··· EXTRACT TO READ

Thyroid cancer cell lines: an overview

Abstract

Human thyroid cancer cell lines are the most used models for thyroid cancer studies. They must be used with detailed knowledge of their characteristics. These in vitro cell lines originate from differentiated and dedifferentiated in vivo human thyroid tumors. However, it has been shown that mRNA expression profiles of these cell lines were closer to dedifferentiated in vivo thyroid tumors (anaplastic thyroid carcinoma, ATC) than to differentiated ones. Here an overview of the knowledge of these models was made. The mutational status of six human thyroid cancer cell lines (WRO, FTC133, BCPAP, TPC1, K1, and 8505C) was in line with previously reported findings for 10 genes frequently mutated in thyroid cancer. However, the presence of a BRAF mutation (T1799A: V600E) in WRO questions the use of this cell line as a model for follicular thyroid carcinoma (FTC). Next, to investigate the biological meaning of the modulated mRNAs in these cells, a pathway analysis on previously obtained mRNA profiles was performed on five cell lines. In five cell lines, the MHC class II pathway was down-regulated and in four of them, ribosome biosynthesis and translation pathways were up-regulated. mRNA expression profiles of the cell lines were also compared to those of the different types of thyroid cancers. Three datasets originating from different microarray platforms and derived from distinct laboratories were used. This meta-analysis showed a significant higher correlation between the profiles of the thyroid cancer cell lines and ATC, than to differentiated thyroid tumors (i.e., PTC or FTC) specifically for DNA replication. This already observed higher correlation was obtained here with an increased number of in vivo tumors and using different platforms. In summary, this would suggest that some papillary thyroid carcinoma or follicular thyroid carcinoma (PTC or FTC) cell lines (i.e., TPC-1) might have partially lost their original DNA synthesis/replication regulation mechanisms during their in vitro cell adaptation/evolution.

Keywords: BCPAP; FTC133; TPC1; WRO; cancer; cell line; mutation; thyroid.

Figure 1

(A) Sequence of BRAF in WRO cells. The arrow shows the T1799A mutation. (B) Sequence of PI3KCA in K1 cells. The arrow indicates the G1624A mutation.

Figure 2

Boxplots of correlations between cell lines and in vivo thyroid tumors. (A and B) Correlations were calculated based on 2,392 mRNA expressions comparing human thyroid cancer cell lines (CL) with different types of in vivo human thyroid tumors by using three datasets. The first was composed of five thyroid cancer cell lines (WRO, FTC133, BCPAP, TPC1, 8505C) hybridized on IRIBHM custom slides. The second was composed of 11 ATC and 49 PTC hybridized on Affymetrix HG U133 Plus 2.0 (A). The third was composed of 4 ATC, 13 FTC, and 51 PTC hybridized on Affymetrix HG U133A (B). P-values indicate whether ATC and cell lines had more similar profiles than FTC or PTC and cell lines. P-values were significant for both independent datasets. (C) 2D-multidimensional scaling representation of the mRNA expression profiles of cell lines, ATC, PTC, and FTC based on 2392 mRNA expressions.

Figure 3

Heatmap of 145 mRNA expressions in thyroid cancer cell lines (CL) and in human thyroid tumors. These genes were the most commonly up and down-regulated genes in ATC and in the cell lines. The level of modulation of these genes in PTC and FTC are also shown. Profiles of the five cell lines are underlined in black. Profiles of the samples hybridized on Affymetrix HG U133 Plus 2.0 platform and on Affymetrix HG U133A platform are underlined in blue and violet respectively. Genes are indicated by their official gene symbols.

······
··· MATERIAL PROVIDED

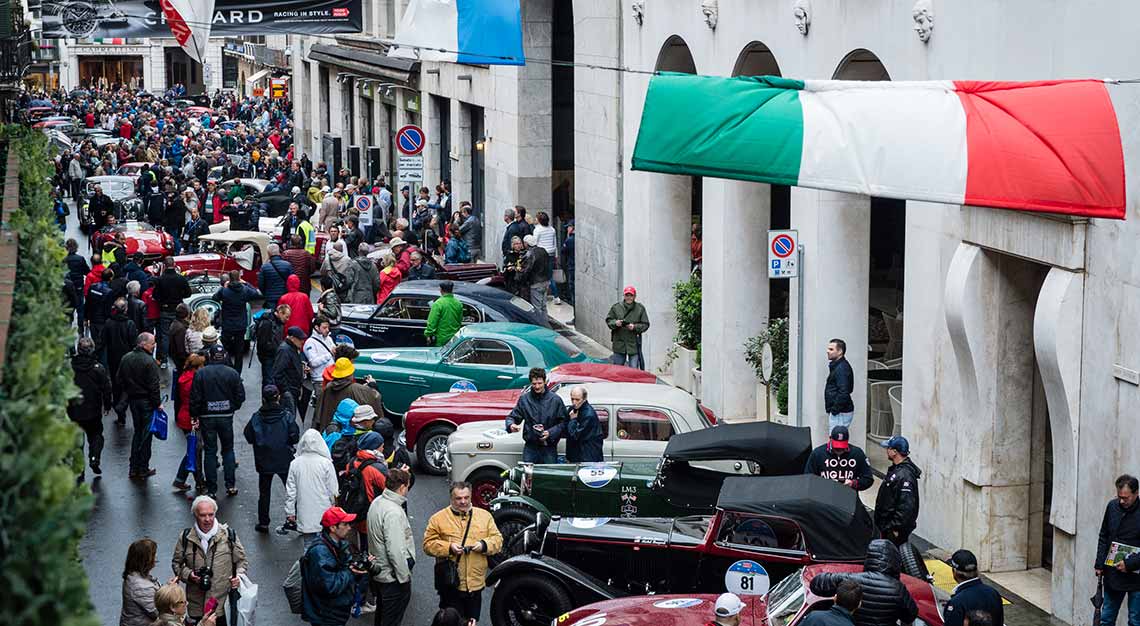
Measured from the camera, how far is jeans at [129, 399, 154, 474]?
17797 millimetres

······
··· MATERIAL PROVIDED

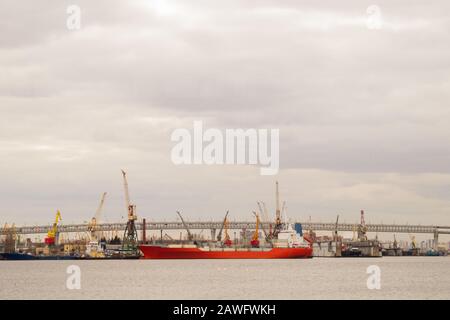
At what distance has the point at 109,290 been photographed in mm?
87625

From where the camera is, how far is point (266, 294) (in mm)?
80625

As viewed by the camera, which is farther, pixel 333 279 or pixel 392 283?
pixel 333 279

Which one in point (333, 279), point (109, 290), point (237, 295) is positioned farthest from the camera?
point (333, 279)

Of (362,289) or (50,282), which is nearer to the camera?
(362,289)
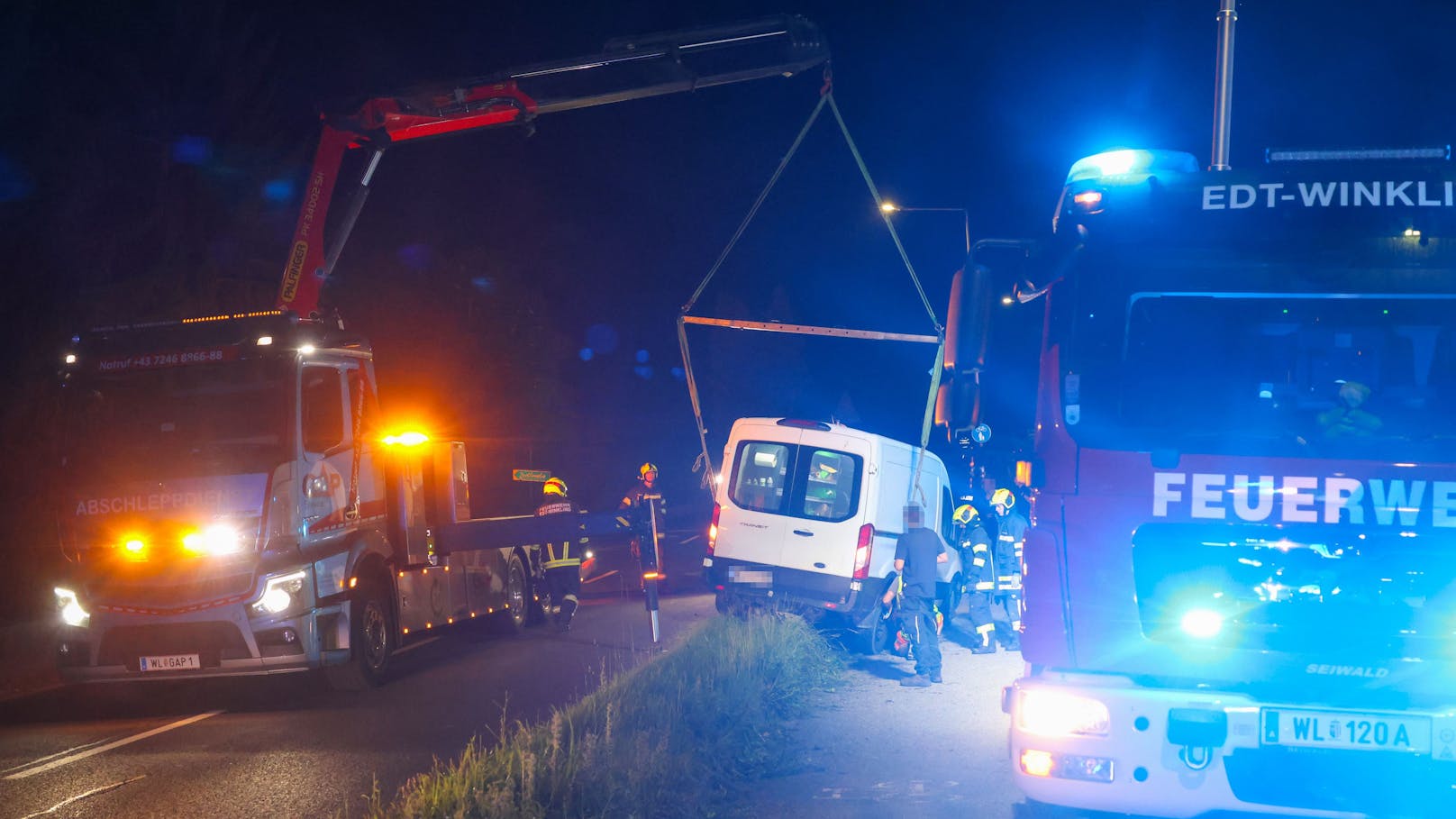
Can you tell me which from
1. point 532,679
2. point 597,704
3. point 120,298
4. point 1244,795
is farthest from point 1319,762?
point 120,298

······
··· MATERIAL PROVIDED

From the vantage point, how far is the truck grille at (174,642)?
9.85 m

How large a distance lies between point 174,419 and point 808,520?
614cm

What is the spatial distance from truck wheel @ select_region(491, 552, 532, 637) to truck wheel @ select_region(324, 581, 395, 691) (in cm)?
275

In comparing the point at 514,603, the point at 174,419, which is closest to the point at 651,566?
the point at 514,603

······

→ **WORK ORDER 1**: In the thyroid cancer overview, translate this sentence into Spanish: "They must be used with detailed knowledge of their characteristics."
→ **WORK ORDER 2**: Please write out everything in the thyroid cancer overview from "Heatmap of 145" down to "official gene symbols.".
→ **WORK ORDER 3**: According to the thyroid cancer overview, what mutation was found in the WRO cell line?

→ **WORKED SOLUTION 1**: Deben utilizarse con un conocimiento detallado de sus características.

→ **WORKED SOLUTION 2**:
Heatmap of 145 mRNA expressions in thyroid cancer cell lines (CL) and in human thyroid tumors. These genes were the most commonly up and down-regulated genes in ATC and in the cell lines. The level of modulation of these genes in PTC and FTC are also shown. Profiles of the five cell lines are underlined in black. Profiles of the samples hybridized on Affymetrix HG U133 Plus 2.0 platform and on Affymetrix HG U133A platform are underlined in blue and violet respectively. Genes are indicated by their official gene symbols.

→ **WORKED SOLUTION 3**: A BRAF mutation, T1799A (V600E).